Part 2 of 2
Thursday June 17, 2021

Complex survey samples in M&E and adapting sampling methods to meet field needs

  • Host
    Fay Candiliari
  • Panelist
    Alexander Bertram
About the webinar

About the webinar

This Webinar is a one-hour session ideal for Monitoring and Evaluation professionals who are interested in learning more about complex survey samples in Monitoring and Evaluation and how sampling methods can be adapted to meet the needs and the reality of the field.

Some of the key points we cover are:

  • Cluster samples
  • Stratified samples
  • Multi-stage samples
  • Non-sampling errors: Selection bias, Convenience sampling, Refusals
  • Sampling in challenging environments: Without a well known population, Techniques for randomization (random walks, systematic sampling, etc.)

You can find and watch the first part of the Webinar “A guide to choosing sample sizes for M&E practitioners” in order to prepare better for the content of this Webinar.

Is this Webinar for me?

  • Are you an M&E practitioner responsible for designing surveys and data collection tools for your programmes?
  • Do you wish to understand better how to work with complex samples for your surveys and what to keep in mind while doing that?
  • Do you want to ask questions regarding complex sample sizes?
  • Do you want to explore how sampling can be adjusted to meet the requirements of challenging environments?

Then, watch our Webinar!

About the Trainer

About the Trainer

Mr. Alexander Bertram, Technical Director of BeDataDriven and founder of ActivityInfo, is a graduate of the American University's School of International Service and started his career in international assistance fifteen years ago working with IOM in Kunduz, Afghanistan, and then with Altai consulting in Kabul where he worked on the planning and analysis of large-scale nationwide surveys. He later worked as an Information Management officer with UNICEF in DR Congo. With UNICEF, frustrated with the time required to build data collection systems for each new programme, he worked on the team that developed ActivityInfo, a simplified platform for M&E data collection. In 2010, he left UNICEF to start BeDataDriven and develop ActivityInfo full time. Since then, he has worked with organizations in more than 50 countries to deploy ActivityInfo for monitoring & evaluation.

Transcript

Transcript

00:00:00 Introduction

Fay: Hello and welcome to today's webinar. This webinar is a one-hour session ideal for Monitoring and Evaluation professionals who are interested in learning more about complex survey samples in Monitoring and Evaluation and how sampling methods can be adapted to meet the needs and the reality of the field.

DATA FOR REVIEW -
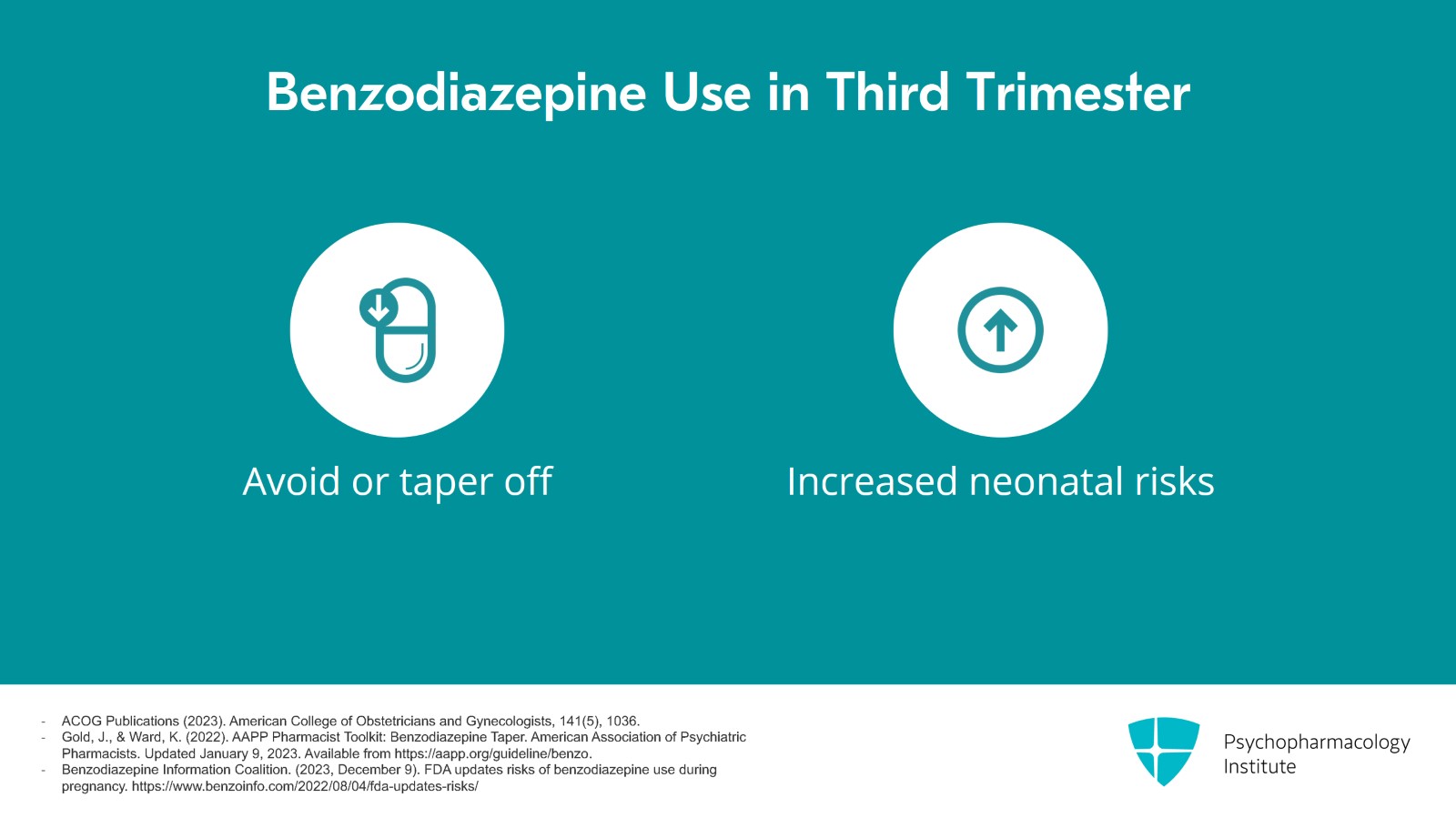 Benzodiazepine Use in Third Trimester

Avoid or taper off

Increased neonatal risks

- ACOG Publications (2023). American College of Obstetricians and Gynecologists, 141(5), 1036.
- Gold, J., & Ward, K. (2022). AAPP Pharmacist Toolkit: Benzodiazepine Taper. American Association of Psychiatric Pharmacists. Updated January 9, 2023. Available from https://aapp.org/guideline/benzo.
- Benzodiazepine Information Coalition. (2023, December 9). FDA updates risks of benzodiazepine use during pregnancy. https://www.benzoinfo.com/2022/08/04/fda-updates-risks/

Psychopharmacology Institute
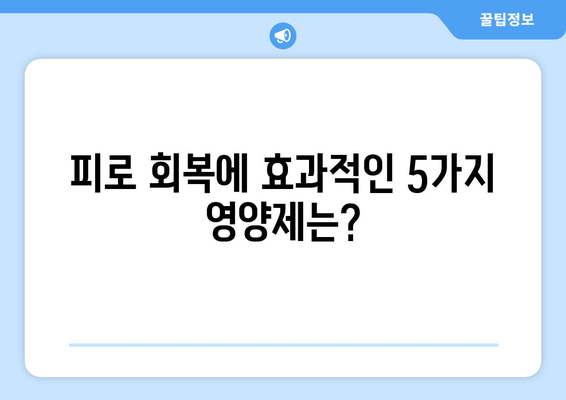 꿀팁정보

피로 회복에 효과적인 5가지 영양제는?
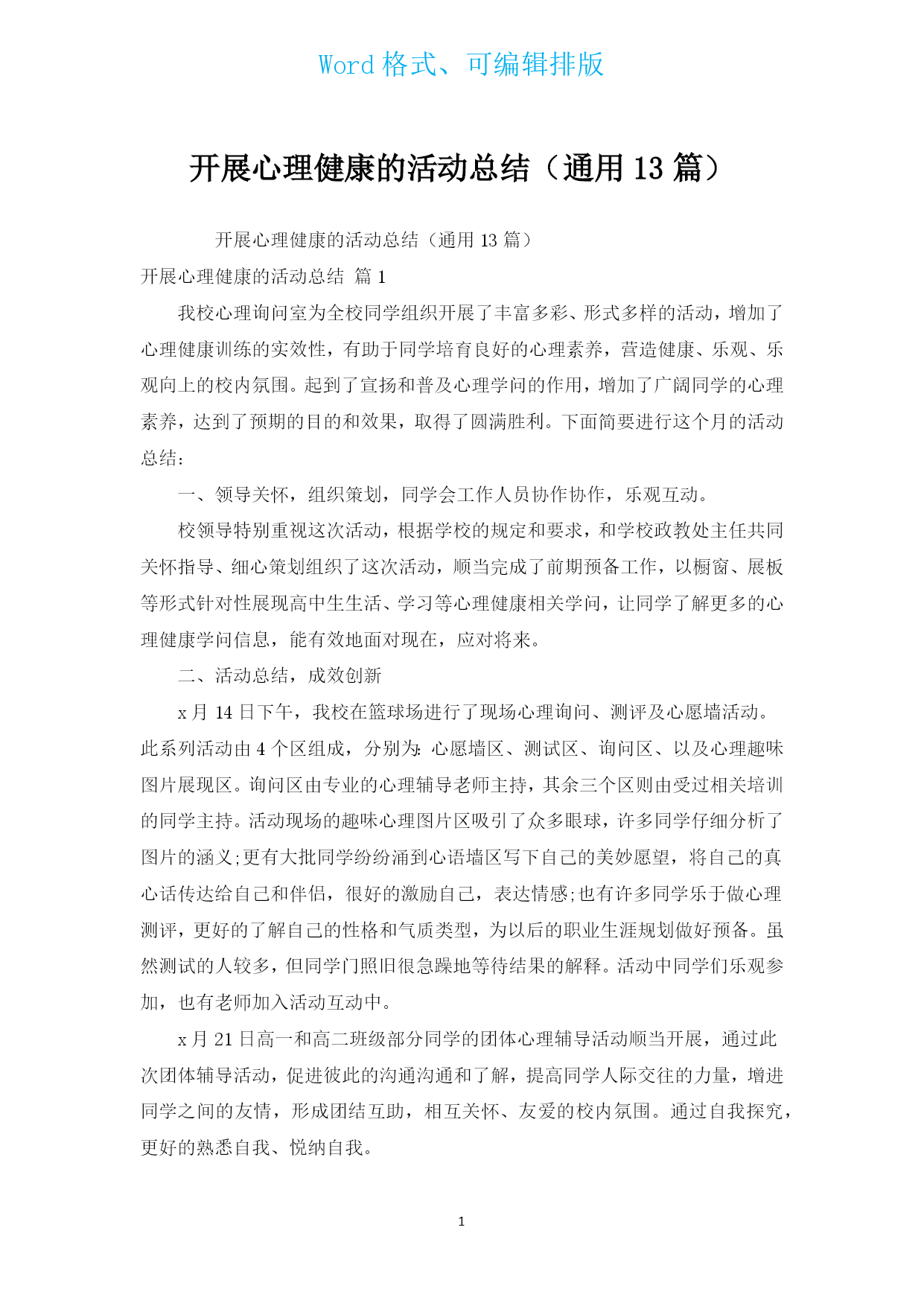 Word 格式、可编辑排版

开展心理健康的活动总结（通用 13 篇）

开展心理健康的活动总结（通用 13 篇）

开展心理健康的活动总结 篇 1

我校心理询问室为全校同学组织开展了丰富多彩、形式多样的活动，增加了心理健康训练的实效性，有助于同学培育良好的心理素养，营造健康、乐观、乐观向上的校内氛围。起到了宣扬和普及心理学问的作用，增加了广阔同学的心理素养，达到了预期的目的和效果，取得了圆满胜利。下面简要进行这个月的活动总结：

一、领导关怀，组织策划，同学会工作人员协作协作，乐观互动。

校领导特别重视这次活动，根据学校的规定和要求，和学校政教处主任共同关怀指导、细心策划组织了这次活动，顺当完成了前期预备工作，以橱窗、展板等形式针对性展现高中生生活、学习等心理健康相关学问，让同学了解更多的心理健康学问信息，能有效地面对现在，应对将来。

二、活动总结，成效创新

x 月 14 日下午，我校在篮球场进行了现场心理询问、测评及心愿墙活动。此系列活动由 4 个区组成，分别为：心愿墙区、测试区、询问区、以及心理趣味图片展现区。询问区由专业的心理辅导老师主持，其余三个区则由受过相关培训的同学主持。活动现场的趣味心理图片区吸引了众多眼球，许多同学仔细分析了图片的涵义;更有大批同学纷纷涌到心语墙区写下自己的美妙愿望，将自己的真心话传达给自己和伴侣，很好的激励自己，表达情感;也有许多同学乐于做心理测评，更好的了解自己的性格和气质类型，为以后的职业生涯规划做好预备。虽然测试的人较多，但同学门照旧很急躁地等待结果的解释。活动中同学们乐观参加，也有老师加入活动互动中。

x 月 21 日高一和高二班级部分同学的团体心理辅导活动顺当开展，通过此次团体辅导活动，促进彼此的沟通沟通和了解，提高同学人际交往的力量，增进同学之间的友情，形成团结互助，相互关怀、友爱的校内氛围。通过自我探究，更好的熟悉自我、悦纳自我。

1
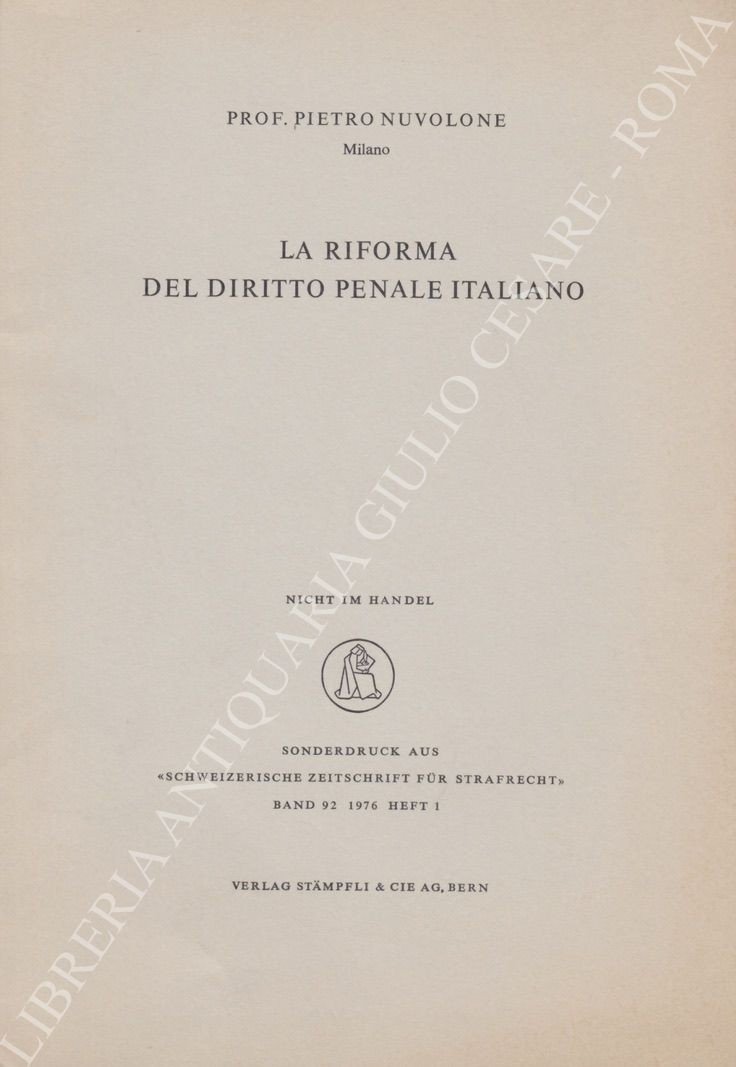 PROF. PIETRO NUVOLONE
Milano

LA RIFORMA
DEL DIRITTO PENALE ITALIANO

NICHT IM HANDEL

SONDERDRUCK AUS
«SCHWEIZERISCHE ZEITSCHRIFT FÜR STRAFRECHT»
BAND 92 1976 HEFT 1

VERLAG STÄMPFLI & CIE AG, BERN

LIBRERIA ANTIQUARIA GIULIO CESARE - ROMA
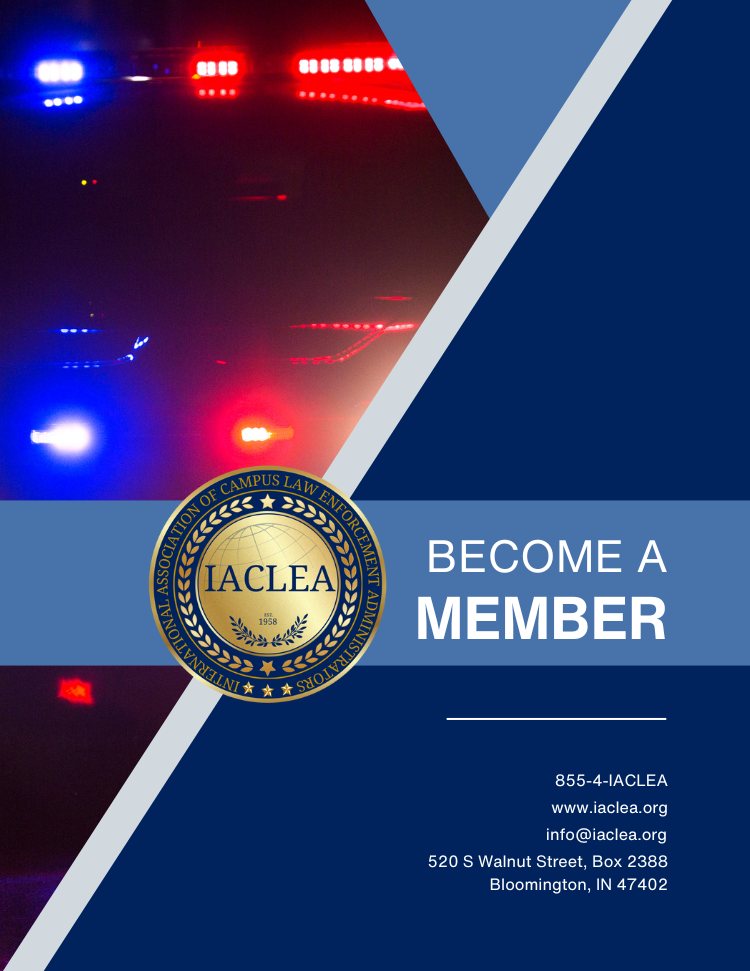 INTERNATIONAL ASSOCIATION OF CAMPUS LAW ENFORCEMENT ADMINISTRATORS

IACLEA

EST. 1958

BECOME A
MEMBER

855-4-IACLEA
www.iaclea.org
info@iaclea.org
520 S Walnut Street, Box 2388
Bloomington, IN 47402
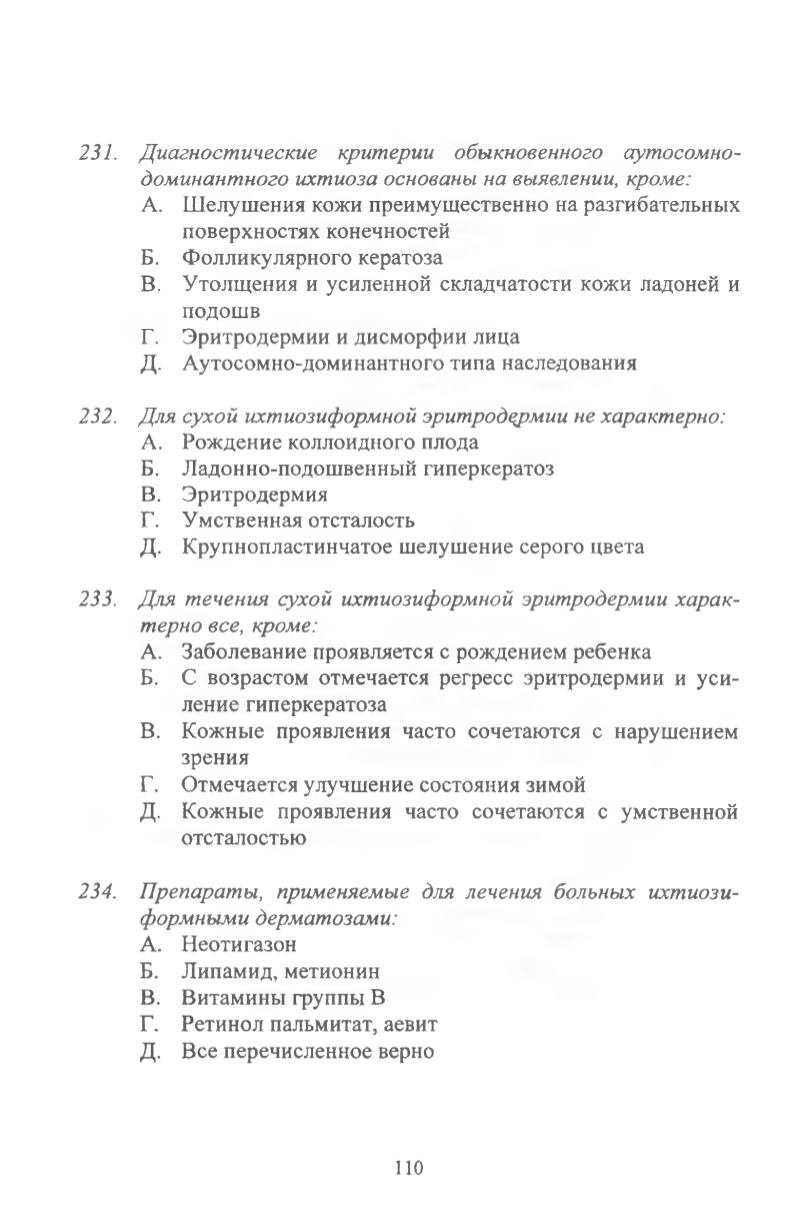 231. Диагностические критерии обыкновенного аутосомно-доминантного ихтиоза основаны на выявлении, кроме:
А. Шелушения кожи преимущественно на разгибательных поверхностях конечностей
Б. Фолликулярного кератоза
В. Утолщения и усиленной складчатости кожи ладоней и подошв
Г. Эритродермии и дисморфии лица
Д. Аутосомно-доминантного типа наследования

232. Для сухой ихтиозиформной эритродермии не характерно:
А. Рождение коллоидного плода
Б. Ладонно-подошвенный гиперкератоз
В. Эритродермия
Г. Умственная отсталость
Д. Крупнопластинчатое шелушение серого цвета

233. Для течения сухой ихтиозиформной эритродермии характерно все, кроме:
А. Заболевание проявляется с рождением ребенка
Б. С возрастом отмечается регресс эритродермии и усиление гиперкератоза
В. Кожные проявления часто сочетаются с нарушением зрения
Г. Отмечается улучшение состояния зимой
Д. Кожные проявления часто сочетаются с умственной отсталостью

234. Препараты, применяемые для лечения больных ихтиозиформными дерматозами:
А. Неотигазон
Б. Липамид, метионин
В. Витамины группы В
Г. Ретинол пальмитат, аевит
Д. Все перечисленное верно

110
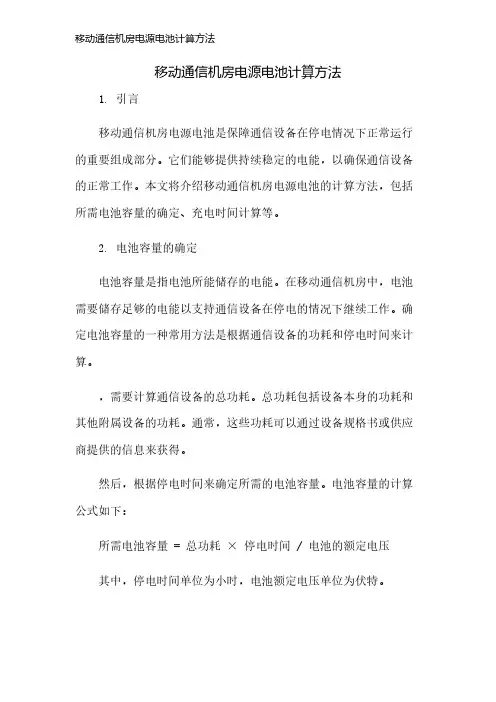 移动通信机房电源电池计算方法

移动通信机房电源电池计算方法

1. 引言

移动通信机房电源电池是保障通信设备在停电情况下正常运行的重要组成部分。它们能够提供持续稳定的电能，以确保通信设备的正常工作。本文将介绍移动通信机房电源电池的计算方法，包括所需电池容量的确定、充电时间计算等。

2. 电池容量的确定

电池容量是指电池所能储存的电能。在移动通信机房中，电池需要储存足够的电能以支持通信设备在停电的情况下继续工作。确定电池容量的一种常用方法是根据通信设备的功耗和停电时间来计算。

，需要计算通信设备的总功耗。总功耗包括设备本身的功耗和其他附属设备的功耗。通常，这些功耗可以通过设备规格书或供应商提供的信息来获得。

然后，根据停电时间来确定所需的电池容量。电池容量的计算公式如下：

所需电池容量 = 总功耗 × 停电时间 / 电池的额定电压

其中，停电时间单位为小时，电池额定电压单位为伏特。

PROBLEM TO WORK ON -
Print the passage of the webinar page word for word, starting at "You can find" and ending at "Webinar for me?".

RESULT -
You can find and watch the first part of the Webinar “A guide to choosing sample sizes for M&E practitioners” in order to prepare better for the content of this Webinar.

Is this Webinar for me?